1 Introduction

Since the Internet has become the main foundation of large scale communications, various logical network designs lying on top of this huge network have reached a state of standard. As such, there are networks which rely on a central point of authority providing lower concern complexity when designing client end-user applications. However, those systems lack the ability to scale, they are more vulnerable to straightforward denial of service attacks and have power over the client nodes communication capability. All of these concerns can be avoided or mitigated by using a distributed network design. Indeed, distributed networks have no central authority over a subset of nodes and no central point of failure, and in general, these systems can also easily recover from node failures.

Distributed Hash Tables (DHT) [1, 7] are scalable peer-to-peer storage systems providing a simple interface based on the two canonical get/put operations. DHTs are used in a number of applications today where load distribution is an important factor. Those systems are scalable in the sense that they can sustain growing participant load by automatically accommodating for that growth. More precisely, the requests resolution grows logarithmically in the number of nodes [1]. This quality is what makes this type of system of great interest today considering the growing number of participating devices in many networks. Applications include file sharing [2], VoIP [9], large scale website load distribution [12] and many others.

When the only supported operations are get and put, the implementation of DHTs is straightforward. However, it becomes more involved when other more complex operations have to be supported.

In [4], the authors describe a data structure called range search tree, which allows efficient range queries in a fully distributed manner. An alternative data structure called distributed segment tree was also considered in [11] to support range queries as well as cover queries. Similarly, partial queries, i.e. queries for which the information is incomplete, can be efficiently supported by organizing the data hierarchically [5]. The authors also showed that their strategy is viable in realistic contexts by illustrating it on a bibliographic database.
*****
→ **Parts of the exercise**:
a) Repeat everything in the introduction from "When the only" down to "to be supported." word for word.
b) Rewrite the rows from the first one down to the line containing "Answer: pixel 412 354", swapping "observer" for "camera" and leaving all else as it is.
The introduction and the rows have nothing to do with each other.
*****
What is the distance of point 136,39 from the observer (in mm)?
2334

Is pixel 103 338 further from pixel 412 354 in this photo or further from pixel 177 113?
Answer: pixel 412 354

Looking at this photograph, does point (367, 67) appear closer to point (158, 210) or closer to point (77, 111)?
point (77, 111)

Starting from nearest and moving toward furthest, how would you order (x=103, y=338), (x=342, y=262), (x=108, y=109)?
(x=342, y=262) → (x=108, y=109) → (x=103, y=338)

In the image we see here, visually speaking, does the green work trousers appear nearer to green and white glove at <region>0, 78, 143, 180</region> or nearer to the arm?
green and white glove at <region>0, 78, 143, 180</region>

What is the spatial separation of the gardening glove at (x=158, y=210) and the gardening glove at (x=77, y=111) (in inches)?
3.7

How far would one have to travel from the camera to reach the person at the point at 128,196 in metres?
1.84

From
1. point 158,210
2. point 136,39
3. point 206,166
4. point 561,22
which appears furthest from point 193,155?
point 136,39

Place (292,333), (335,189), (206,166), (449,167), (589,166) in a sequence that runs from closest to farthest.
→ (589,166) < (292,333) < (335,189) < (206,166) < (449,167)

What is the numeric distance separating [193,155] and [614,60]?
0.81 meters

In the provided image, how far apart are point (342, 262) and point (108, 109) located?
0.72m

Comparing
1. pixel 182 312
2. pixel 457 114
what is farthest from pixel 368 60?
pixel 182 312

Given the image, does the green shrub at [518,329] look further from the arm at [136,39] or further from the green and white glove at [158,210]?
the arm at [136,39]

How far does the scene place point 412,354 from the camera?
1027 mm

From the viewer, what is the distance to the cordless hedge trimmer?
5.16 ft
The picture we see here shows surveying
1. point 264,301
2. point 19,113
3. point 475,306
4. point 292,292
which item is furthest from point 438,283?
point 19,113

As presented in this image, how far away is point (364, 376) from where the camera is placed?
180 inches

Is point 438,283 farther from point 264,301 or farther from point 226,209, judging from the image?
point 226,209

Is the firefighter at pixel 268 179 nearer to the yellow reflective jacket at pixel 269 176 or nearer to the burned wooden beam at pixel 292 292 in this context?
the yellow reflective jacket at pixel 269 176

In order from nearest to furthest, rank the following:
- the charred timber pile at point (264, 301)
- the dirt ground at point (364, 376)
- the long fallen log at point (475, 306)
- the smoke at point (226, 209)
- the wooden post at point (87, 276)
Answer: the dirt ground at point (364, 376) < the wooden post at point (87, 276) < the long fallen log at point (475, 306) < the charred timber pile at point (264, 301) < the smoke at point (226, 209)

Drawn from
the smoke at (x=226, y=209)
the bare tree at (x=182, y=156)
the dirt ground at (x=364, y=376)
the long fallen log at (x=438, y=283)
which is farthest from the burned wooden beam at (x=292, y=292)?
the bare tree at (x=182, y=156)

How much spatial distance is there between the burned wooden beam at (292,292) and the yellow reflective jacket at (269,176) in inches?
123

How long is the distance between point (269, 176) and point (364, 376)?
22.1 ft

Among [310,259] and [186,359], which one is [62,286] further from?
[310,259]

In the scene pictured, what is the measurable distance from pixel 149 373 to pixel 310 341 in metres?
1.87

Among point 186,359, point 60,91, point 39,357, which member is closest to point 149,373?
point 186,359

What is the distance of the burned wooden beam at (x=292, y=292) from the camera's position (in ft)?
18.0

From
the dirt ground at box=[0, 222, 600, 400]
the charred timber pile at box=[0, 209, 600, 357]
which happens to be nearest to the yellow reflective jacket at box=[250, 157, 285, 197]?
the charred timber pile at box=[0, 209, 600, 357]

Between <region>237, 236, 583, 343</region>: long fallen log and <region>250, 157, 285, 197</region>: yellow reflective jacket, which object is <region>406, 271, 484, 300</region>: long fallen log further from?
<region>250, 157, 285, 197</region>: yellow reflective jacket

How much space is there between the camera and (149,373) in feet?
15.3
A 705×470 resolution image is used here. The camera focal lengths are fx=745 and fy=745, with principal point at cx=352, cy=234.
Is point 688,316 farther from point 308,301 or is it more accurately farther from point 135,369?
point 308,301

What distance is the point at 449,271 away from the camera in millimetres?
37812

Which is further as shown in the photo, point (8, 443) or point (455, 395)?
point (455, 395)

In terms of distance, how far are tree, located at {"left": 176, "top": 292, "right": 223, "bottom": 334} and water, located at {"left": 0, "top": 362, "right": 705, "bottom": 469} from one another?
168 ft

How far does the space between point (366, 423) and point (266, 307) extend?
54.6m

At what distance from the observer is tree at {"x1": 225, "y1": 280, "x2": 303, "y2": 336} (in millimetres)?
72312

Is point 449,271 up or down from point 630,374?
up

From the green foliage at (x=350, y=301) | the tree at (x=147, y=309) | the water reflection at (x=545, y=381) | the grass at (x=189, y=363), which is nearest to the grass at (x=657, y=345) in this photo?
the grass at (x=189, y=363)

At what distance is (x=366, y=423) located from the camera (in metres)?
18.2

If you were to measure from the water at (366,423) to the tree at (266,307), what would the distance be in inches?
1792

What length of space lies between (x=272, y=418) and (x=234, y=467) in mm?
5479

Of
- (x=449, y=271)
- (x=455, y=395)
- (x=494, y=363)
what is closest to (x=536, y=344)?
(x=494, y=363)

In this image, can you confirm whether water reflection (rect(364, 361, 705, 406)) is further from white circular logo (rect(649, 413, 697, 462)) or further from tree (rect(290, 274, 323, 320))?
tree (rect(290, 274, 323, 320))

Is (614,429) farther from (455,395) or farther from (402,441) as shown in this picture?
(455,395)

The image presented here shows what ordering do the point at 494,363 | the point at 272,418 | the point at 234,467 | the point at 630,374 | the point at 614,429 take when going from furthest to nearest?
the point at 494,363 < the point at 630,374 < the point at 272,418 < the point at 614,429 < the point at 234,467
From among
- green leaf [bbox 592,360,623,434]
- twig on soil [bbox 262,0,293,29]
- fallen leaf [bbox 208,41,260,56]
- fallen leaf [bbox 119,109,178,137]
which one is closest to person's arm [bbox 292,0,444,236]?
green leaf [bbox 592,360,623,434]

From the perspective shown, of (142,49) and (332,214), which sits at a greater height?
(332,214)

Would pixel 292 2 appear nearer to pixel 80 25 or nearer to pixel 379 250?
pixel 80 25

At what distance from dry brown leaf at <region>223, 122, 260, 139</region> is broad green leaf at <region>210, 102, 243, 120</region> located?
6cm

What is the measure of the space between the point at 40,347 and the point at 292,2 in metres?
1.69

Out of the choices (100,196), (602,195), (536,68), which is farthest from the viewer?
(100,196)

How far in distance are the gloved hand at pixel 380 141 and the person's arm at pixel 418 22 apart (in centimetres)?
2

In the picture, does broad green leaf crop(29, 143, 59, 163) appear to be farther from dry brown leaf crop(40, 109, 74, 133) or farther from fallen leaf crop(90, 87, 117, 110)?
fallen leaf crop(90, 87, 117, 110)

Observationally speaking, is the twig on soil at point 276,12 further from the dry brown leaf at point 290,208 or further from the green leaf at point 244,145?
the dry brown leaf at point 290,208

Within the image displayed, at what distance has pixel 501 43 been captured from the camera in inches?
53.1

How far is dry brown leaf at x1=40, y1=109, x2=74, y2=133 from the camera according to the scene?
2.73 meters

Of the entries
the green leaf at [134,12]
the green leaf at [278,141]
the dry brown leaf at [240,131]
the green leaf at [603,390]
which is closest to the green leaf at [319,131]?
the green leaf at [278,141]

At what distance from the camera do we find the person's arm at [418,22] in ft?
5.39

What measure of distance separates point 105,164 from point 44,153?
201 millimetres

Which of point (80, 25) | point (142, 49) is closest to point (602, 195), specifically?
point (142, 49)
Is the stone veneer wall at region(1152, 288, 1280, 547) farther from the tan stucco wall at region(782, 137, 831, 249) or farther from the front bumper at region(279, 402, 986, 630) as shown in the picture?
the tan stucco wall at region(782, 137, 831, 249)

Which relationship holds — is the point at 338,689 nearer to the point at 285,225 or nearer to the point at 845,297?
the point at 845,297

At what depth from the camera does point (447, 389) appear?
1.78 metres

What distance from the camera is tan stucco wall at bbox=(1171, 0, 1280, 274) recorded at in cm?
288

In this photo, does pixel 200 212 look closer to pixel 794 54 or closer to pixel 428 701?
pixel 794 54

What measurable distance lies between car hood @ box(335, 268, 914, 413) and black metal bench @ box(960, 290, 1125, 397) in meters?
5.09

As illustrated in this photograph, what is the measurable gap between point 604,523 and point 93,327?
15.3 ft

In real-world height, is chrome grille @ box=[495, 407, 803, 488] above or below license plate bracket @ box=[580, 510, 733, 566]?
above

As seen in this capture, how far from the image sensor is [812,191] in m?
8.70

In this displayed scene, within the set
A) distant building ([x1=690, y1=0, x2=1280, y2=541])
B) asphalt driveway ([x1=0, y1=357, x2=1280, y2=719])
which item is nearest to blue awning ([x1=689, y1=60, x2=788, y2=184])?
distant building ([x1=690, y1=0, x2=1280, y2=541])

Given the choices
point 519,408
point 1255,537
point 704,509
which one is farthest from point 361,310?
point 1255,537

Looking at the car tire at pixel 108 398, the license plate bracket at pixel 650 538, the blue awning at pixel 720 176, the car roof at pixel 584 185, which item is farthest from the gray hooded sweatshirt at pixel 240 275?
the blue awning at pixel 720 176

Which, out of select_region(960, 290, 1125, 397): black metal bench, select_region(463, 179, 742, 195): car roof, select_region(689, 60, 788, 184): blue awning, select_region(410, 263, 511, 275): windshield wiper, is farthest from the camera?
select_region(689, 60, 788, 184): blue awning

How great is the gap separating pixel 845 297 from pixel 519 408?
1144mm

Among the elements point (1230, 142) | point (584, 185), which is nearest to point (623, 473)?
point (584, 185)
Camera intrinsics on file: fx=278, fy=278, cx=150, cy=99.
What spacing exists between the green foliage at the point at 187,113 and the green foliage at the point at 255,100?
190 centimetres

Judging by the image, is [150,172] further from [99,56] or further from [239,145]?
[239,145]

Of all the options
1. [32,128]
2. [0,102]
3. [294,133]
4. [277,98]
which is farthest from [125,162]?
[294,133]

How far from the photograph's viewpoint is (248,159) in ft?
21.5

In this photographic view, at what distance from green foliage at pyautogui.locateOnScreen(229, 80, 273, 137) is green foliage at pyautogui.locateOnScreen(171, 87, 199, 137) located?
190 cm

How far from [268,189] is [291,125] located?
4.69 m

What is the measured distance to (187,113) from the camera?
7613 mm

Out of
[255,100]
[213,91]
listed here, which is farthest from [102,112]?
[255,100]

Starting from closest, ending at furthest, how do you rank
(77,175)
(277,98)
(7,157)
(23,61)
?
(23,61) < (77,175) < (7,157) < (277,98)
*****
→ **Exercise responses**:
a)
When the only supported operations are get and put, the implementation of DHTs is straightforward. However, it becomes more involved when other more complex operations have to be supported.

b)
What is the distance of point 136,39 from the camera (in mm)?
2334

Is pixel 103 338 further from pixel 412 354 in this photo or further from pixel 177 113?
Answer: pixel 412 354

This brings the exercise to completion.